*Document text*:
# # # # # # #

Async cancellation and sync blocks: good luck debugging this

TL;DR:

When you cancel an async task that has spawned a blocking thread, the async mutex guard gets dropped but the thread keeps running unprotected. Always pass owned guards to spawned threads.

The Setup: Code That Worked for Years

Imagine having such code:

use rand::Rng;
use std::collections::HashMap;
use std::sync::{Arc, Mutex};

// let's pretend it's a realprod db which manages its synchronization on its own
struct Db {
    data: Mutex<HashMap<u32, u32>>,
}

impl Db {
    // recursive function where current value depends on the previous one so it's easy to find coruptions
    fn compute_next(&self, round: u32) -> u32 {
        let mut data = self.data.lock().unwrap();

        let prev_value = match round.checked_sub(1) {
            Some(prev_round) => *data.get(&prev_round).unwrap_or(&0),
            None => 0,
        };

        let result = prev_value + 1;
        data.insert(round, result);
        result
    }

    fn snapshot(&self) -> HashMap<u32, u32> {
        self.data.lock().unwrap().clone()
    }
}

struct Worker {
    db: Db,
    // lock to ensure that only single thread calls `heavy_compute` at a time
    mutex: tokio::sync::Mutex<()>,
}

impl Worker {
    async fn frob(self: &Arc<Self>, round: u32) -> Result<()> {
        let _lock = self.mutex.lock().await;
        {
            let this = self.clone();
            tokio::spawn_blocking(move || this.heavy_compute(round)).await?;
        }
    }

    /// Must be called while lock is held.
    /// Updates kv entry in realprod db.
    fn heavy_compute(&self, round: u32) -> Result<()> {
        // Simulate expensive computation
        std::thread::sleep(Duration::from_secs(rand::thread_rng().gen_range(1..3)));
        self.db.compute_next(round);

        Ok(())
    }
}

async fn main_loop() {
    let worker = Worker::default();

    for i in 0..100 {
        let res = worker.frob(i).await;
        // process result
    }
}

You have some function, which has precondition to being called serially. Function takes a lot of time, eating your precious cpu time, so you spawn it on separate thread to mitigate blocking of runtime.

Code worked for years without issues, everybody was happy. This calculation was core of your company.

The Change: Adding a Fast Path

Some day you found that you can actually query some other resource to get this value - eg other cache server.

So your main loop now looks like this:

async fn main_loop() {
    let worker = Worker::default();

    for i in 0..100 {
        let fut1 = fetch_cached(i);
        let fut2 = worker.frob(i);

        let res = tokio::select!(fut1, fut2);
        // process result
    }
}
Note

Heads-up: when tokio::select! picks one branch, the other future is dropped immediately - jj releasing any resources it owned (e.g., async mutex guards).

The Mystery: Inconsistent Results

You run tests(you have them, right?) and found that your precious calculations are incorrect - sometime calculations for n are right, some time they show stale values. You blame your realprod db for stale caches or something.

heavy_compute was working for years, nobody have changed anything in it.

The Investigation: Adding Assertions

Desperate, you modify it to shed some light:

fn heavy_compute(&self, round: u32) -> Result<()> {
    let before = self.db.snapshot();

    // Simulate expensive computation
    std::thread::sleep(Duration::from_secs(rand::thread_rng().gen_range(1..3)));
    let after = self.db.snapshot();

    assert_eq!(
        before, after,
        "db state was changed despite mutex being held"

# # # # # # #

*Work instruction 1*:
Retype everything in the async cancellation article from "Heads-up: when tokio::select!" down to "async mutex guards).".
*Work instruction 2*:
In the async cancellation article, what happens to the other future when tokio::select! picks one branch?
The lines after this article aren't needed.

*Data segment*:
# # # # # # #

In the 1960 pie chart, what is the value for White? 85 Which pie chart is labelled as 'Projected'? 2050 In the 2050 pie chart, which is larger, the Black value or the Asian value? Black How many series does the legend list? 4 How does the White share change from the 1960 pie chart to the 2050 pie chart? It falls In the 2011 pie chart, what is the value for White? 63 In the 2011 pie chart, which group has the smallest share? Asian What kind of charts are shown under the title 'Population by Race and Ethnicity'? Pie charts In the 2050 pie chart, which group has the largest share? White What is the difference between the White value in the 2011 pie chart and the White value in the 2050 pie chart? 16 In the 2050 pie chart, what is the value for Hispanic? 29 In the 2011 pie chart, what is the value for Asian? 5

# # # # # # #

*Written response 1*:
Heads-up: when tokio::select! picks one branch, the other future is dropped immediately - jj releasing any resources it owned (e.g., async mutex guards).

*Written response 2*:
It is dropped immediately, releasing any resources it owned, such as async mutex guards.